There was a long moment, and a tiny little life support bubble appeared over Ginger’s head. Charlotte narrowed her eyes at her bird and mouthed some kind of threat about nothing but bird seed for a week. Unfortunately, Ginger didn’t actually need to eat.
“Did anyone see where the demon went?” Deloss asked, interrupting all the drama.
“He just disappeared,” Rose said. “Probably teleported away.
“Hopefully, he had no time to damage the alter.” Deloss walked over to the exact centre of the dome, where there was a barbecue under a tarp. Charlotte checked her watched. Thirty minutes before they had to be on their way back to Earth, or they’d all have a tardy slip for being late for their next class. No time for a barbecue, even if she was suddenly hungry.
So it was probably lucky that what was under the tarp proved to be a thin, narrow table, shaped almost like an upright piano, and not a barbecue, after all.
“Is that the altar that the Martian sleep demon is trapped in?” Rose asked.
“Yes,” Deloss said, shortly. Bruce strode forward at the word, to look for the clues that would hopefully lead the team to Auralia. As the distance between them lengthened, Charlotte’s right side felt cold. Almost. Metaphorically speaking.
You, Charlotte thought, are the most pathetically boy-crazy would-be detective that ever lived on two planets. Maybe three, if those theories about Venus were right. Or four, if the theories about the asteroid belt, or then there was Europa, and that city on the Moon. Anyway! The point was, would Buffy the Vampire Slayer get all confused about an investigation just because Michael Boreanaz was involved? Actually, stupid question, because Charlotte was midway through the second season in reruns on Syfy and actually Buffy totally would. Well, maybe Charlotte could do better!

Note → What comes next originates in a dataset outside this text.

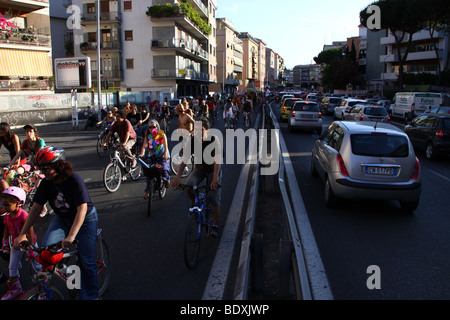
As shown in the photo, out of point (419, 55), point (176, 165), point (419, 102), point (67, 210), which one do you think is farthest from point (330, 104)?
point (67, 210)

“Is it supposed to be blinking like this?” Bruce asked.
“What?” Deloss said.
“These. . .
“Hunh. Sorry.” Bruce turned his head to look at whatever he’d been looking at, sideways. “These weird designs that I can’t look at for very long because they remind me of an Elven soul-trap, and you probably shouldn’t, either. Brian?”
Charlotte craned her head in close. Elven soul traps were one of Talantassar the Gray’s favourite demonstrations of just how dangerous magic could be. She’d hand out plain old Xeroxed pages that looked like a complicated but slightly smudgy maze, and you’d look at it, and your brain would be off in Lala Land until she took the traps away from you. John Roy was always warning everyone who’d listen that the old Martians were into them, too, and that you should be careful not to pay too much attention to strange designs on Martian ruins without taking the appropriate precautions.

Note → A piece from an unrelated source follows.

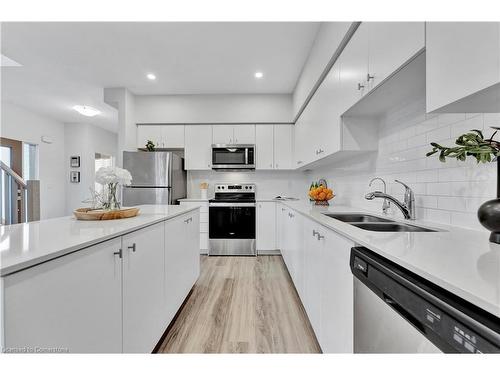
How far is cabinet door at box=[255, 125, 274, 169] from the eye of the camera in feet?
12.6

Problem was, appropriate precautions were all mental exercises that anyone with a brain much smaller than John or Rose’s took four years of Talantassar’s classes to learn. Charlotte had been about to ask Rose to take over the investigation, but, apparently, Bruce had got a headstart somewhere along the way. Maybe because he hung out with elves at home? It was a very interesting little mystery, she thought to herself.
Brian stepped forward. This was “Don’t worry, I’ve got this” thing. Just to be dramatic, or maybe because he needed to, he did a Dr. Strangey-thing with his hands and then bent down to look at the altar. “Yep. Soul trap, but turned inwards to hold the demon. I’ll just. . . “ He paused, his voice sounded strained, and then he drew a block of stone out of the altar, trailing some kind of black connecting rod behind it. “There. It’s temporarily neutralised.”

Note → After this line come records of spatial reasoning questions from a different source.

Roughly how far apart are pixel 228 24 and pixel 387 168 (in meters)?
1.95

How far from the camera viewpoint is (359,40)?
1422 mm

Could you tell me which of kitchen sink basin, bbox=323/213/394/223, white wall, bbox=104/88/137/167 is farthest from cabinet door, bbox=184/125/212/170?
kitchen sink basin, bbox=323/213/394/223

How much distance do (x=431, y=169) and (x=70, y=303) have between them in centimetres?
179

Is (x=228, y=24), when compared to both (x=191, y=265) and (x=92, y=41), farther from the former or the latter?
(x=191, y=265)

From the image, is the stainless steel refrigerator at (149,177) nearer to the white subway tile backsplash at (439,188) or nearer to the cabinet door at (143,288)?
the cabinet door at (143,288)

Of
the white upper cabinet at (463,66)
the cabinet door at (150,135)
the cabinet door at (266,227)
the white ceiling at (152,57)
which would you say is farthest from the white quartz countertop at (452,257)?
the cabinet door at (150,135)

“What?” Deloss shouted, psychically. “You silly boy! The altar is what is keeping the demon trapped!”
“Yeah,” Bruce said, “But that’s not what that trap is for. It’s supposed to keep people out, and you can tell that it’s not working from the fact that Li Chun the Destroyer is in there with the demon. I don’t know about you guys, but I tend to think that that’s bad news, and that we probably need to go in there after him before they negotiate an agreement to conquer the universe. Or do some insider trading. Whatever.”